> EXERCISE SET
1/ Answer these from the modular loom patent:
(a) What is its filing date?
(b) According to the abstract, from what size up to what size can the loom dimensions be adjusted on each side?
(c) What did early wooden looms use as the pin components?
2/ Please list every date field given in the modular loom patent, each with its value.
3/ Write out the part of the modular loom patent that opens with the words containing "The disclosure presents" and closes with "integrity without distortion.".

> DOCUMENT TEXT
-- Opening Marker --
US20250283257A1

US20250283257A1 - Modular loom for triangular or rectangular weaving

Info

Publication number: US20250283257A1
Application number: US18/600,666
Authority: US
Inventors: Diane Carol Piwko
Original assignee: Individual
Current assignee: Individual
Priority date: 2024-03-09
Filing date: 2024-03-09
Publication date: 2025-09-11

Abstract

The disclosure presents a modular pin loom system for continuous strand and/or traditional weaving utilizing interlocking molded plastic modules with embedded pins to construct customizable triangular or rectangular looms. The loom dimensions are readily adjustable from 12 inches up to 8 feet on each side using combinations of generic side modules matched with 45 or 90 degree angle end pieces to transform shaping. The flanged modules securely interconnect flush with one another to maintain loom integrity without distortion.

Description

FIELD OF THE DISCLOSURE

The present invention relates to a modular pin loom system for continuous strand weaving uses interlocking, reconfigurable molded plastic modules with integrated pins and connection pieces to create adjustable rectangular or triangular looms.

BACKGROUND

Continuous strand weaving on pin looms has been practiced for centuries across many cultures as an efficient, portable method of creating woven fabrics and tapestries. Early triangular and rectangular small looms were constructed of wood, using nails or pegs as the pin components around which threads were woven by hand in various patterns. These looms ranged in size from 12 inches to several feet on each side. While functional, they had limitations in terms of adjustability, portability and ease of use.
Wooden pin looms have traditionally been custom built to desired dimensions and weaving capacities. However, once constructed the dimensions are fixed, limiting the width of fabrics that can be produced. The wooden materials, while strong, add excessive weight and bulkiness to looms of increasing size. A full 8 foot long triangular or rectangular loom requires significant storage space and can be difficult to transport. With larger sizes, the fixed wooden joined pieces may also be more prone to warping or distorting during use, impacting weave quality.
Some attempts have been made to create adjustable pin looms, but these rely on interlocking wooden rails and posts of set lengths and pivot positions. Adjustability is incremental at best and rapid size or shape changes cannot be accommodated. None provide interchangeability between triangular and rectangular constructions. Additionally, excess material outside the woven area created by the adjusted intersections must be dealt with during the weaving process.
It is evident that while hand weaving on portable pin looms has a long cultural history, loom designs have several deficiencies. The custom built wooden looms with fixed dimensions common today limit adjustability in fabric widths and loom sizes. Large sizes prove bulky, heavy and awkward for storage and transport. Incremental solutions still lack adaptability, interchangeability and have design issues to resolve. Therefore what is needed is an integrated pin loom system with modular, reconfigurable pieces that eliminates these deficiencies while retaining the benefits of hand weaving on portable pin looms.

SUMMARY

In one aspect, the present invention describes a modular system for constructing customizable pin looms for continuous strand weaving of various shapes and sizes. The invention utilizes a set of interlocking molded plastic modules with integrated pins that can be assembled into adjustable triangular or rectangular frames.
-- Closing Marker --
> DATA SECTION
-- Opening Marker --
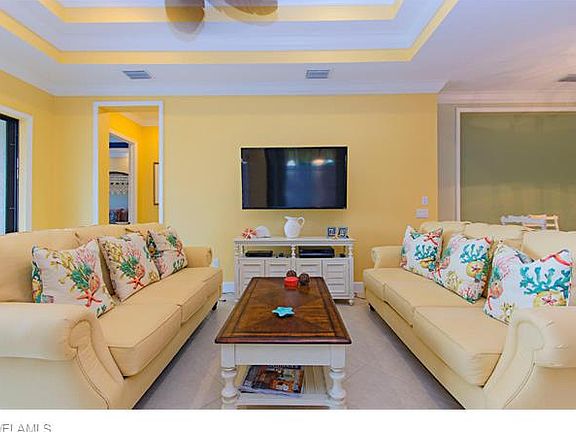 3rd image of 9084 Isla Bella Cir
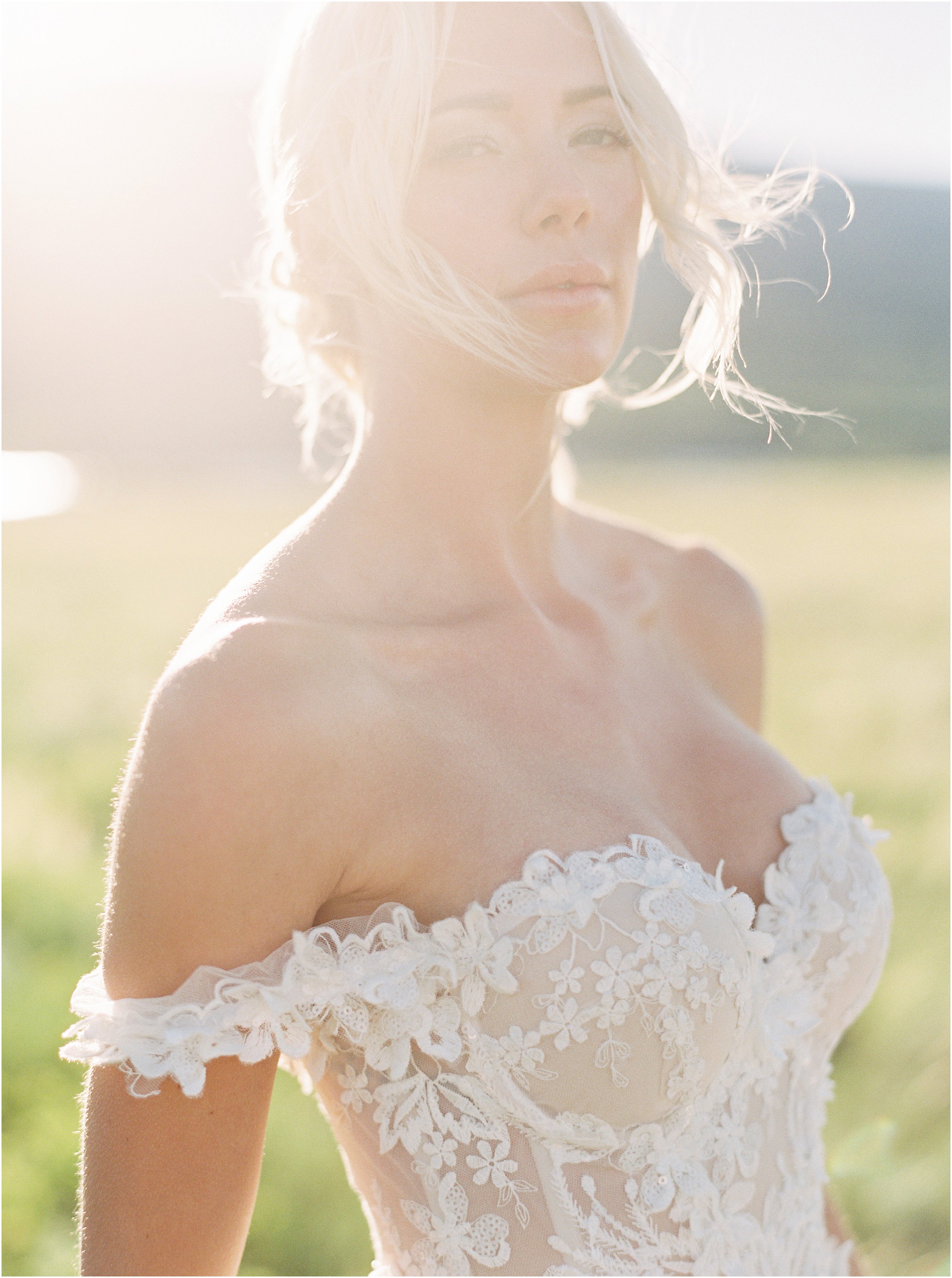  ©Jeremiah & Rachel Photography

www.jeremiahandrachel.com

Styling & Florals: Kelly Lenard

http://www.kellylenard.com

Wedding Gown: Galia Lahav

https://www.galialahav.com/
-- Closing Marker --
-- Opening Marker --
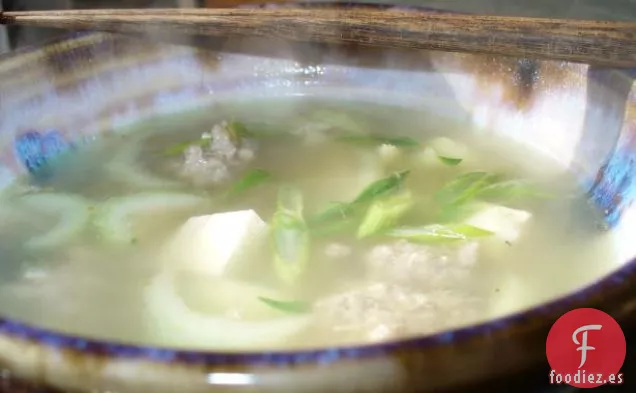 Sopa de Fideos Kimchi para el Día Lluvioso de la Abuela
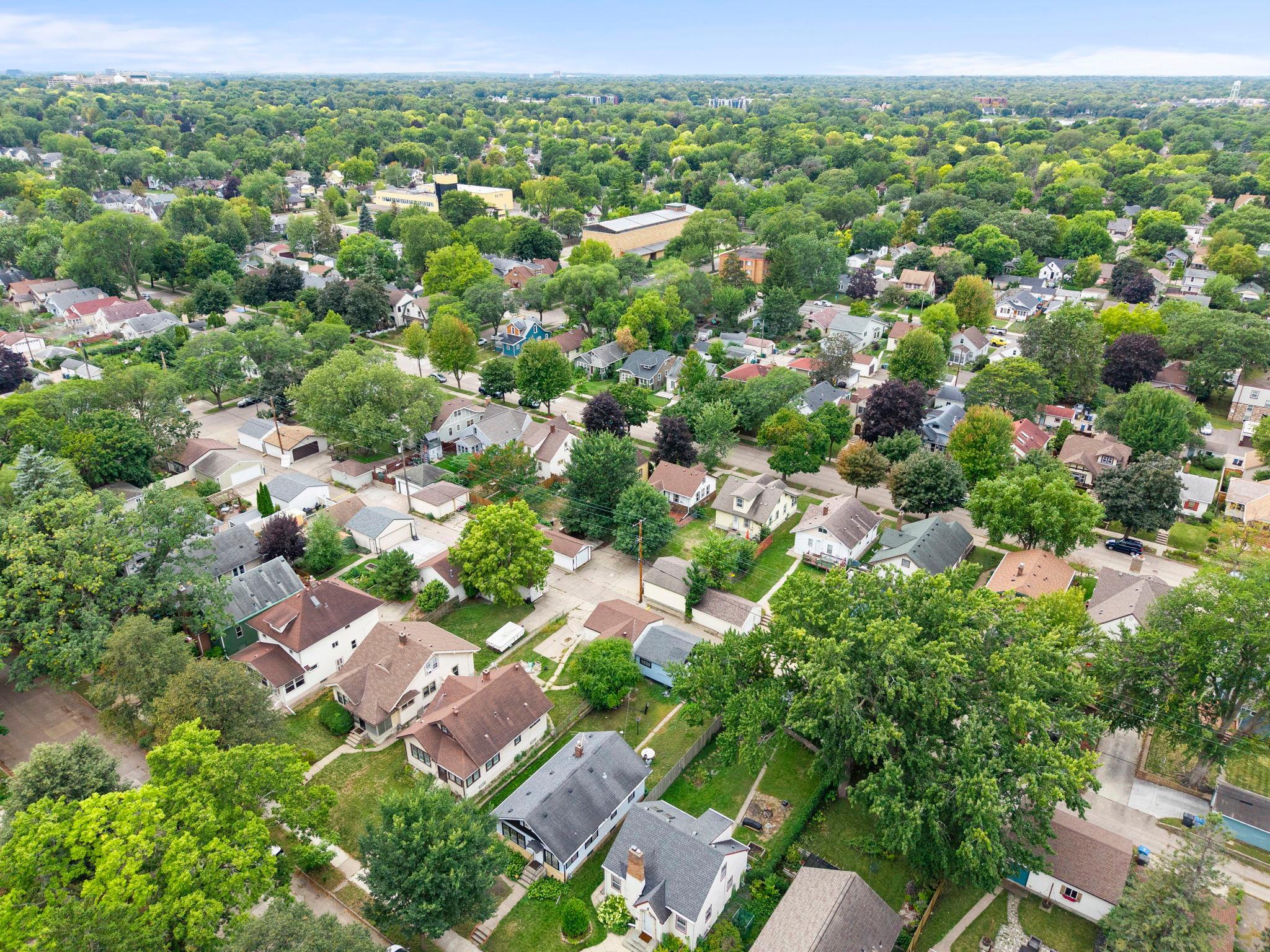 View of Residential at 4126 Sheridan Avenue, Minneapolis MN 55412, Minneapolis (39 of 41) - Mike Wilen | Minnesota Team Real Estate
-- Closing Marker --
> OUTPUTS BY TASK
1/
(a) 2024-03-09
(b) From 12 inches up to 8 feet on each side.
(c) Nails or pegs.

2/
Priority date: 2024-03-09
Filing date: 2024-03-09
Publication date: 2025-09-11

3/
The disclosure presents a modular pin loom system for continuous strand and/or traditional weaving utilizing interlocking molded plastic modules with embedded pins to construct customizable triangular or rectangular looms. The loom dimensions are readily adjustable from 12 inches up to 8 feet on each side using combinations of generic side modules matched with 45 or 90 degree angle end pieces to transform shaping. The flanged modules securely interconnect flush with one another to maintain loom integrity without distortion.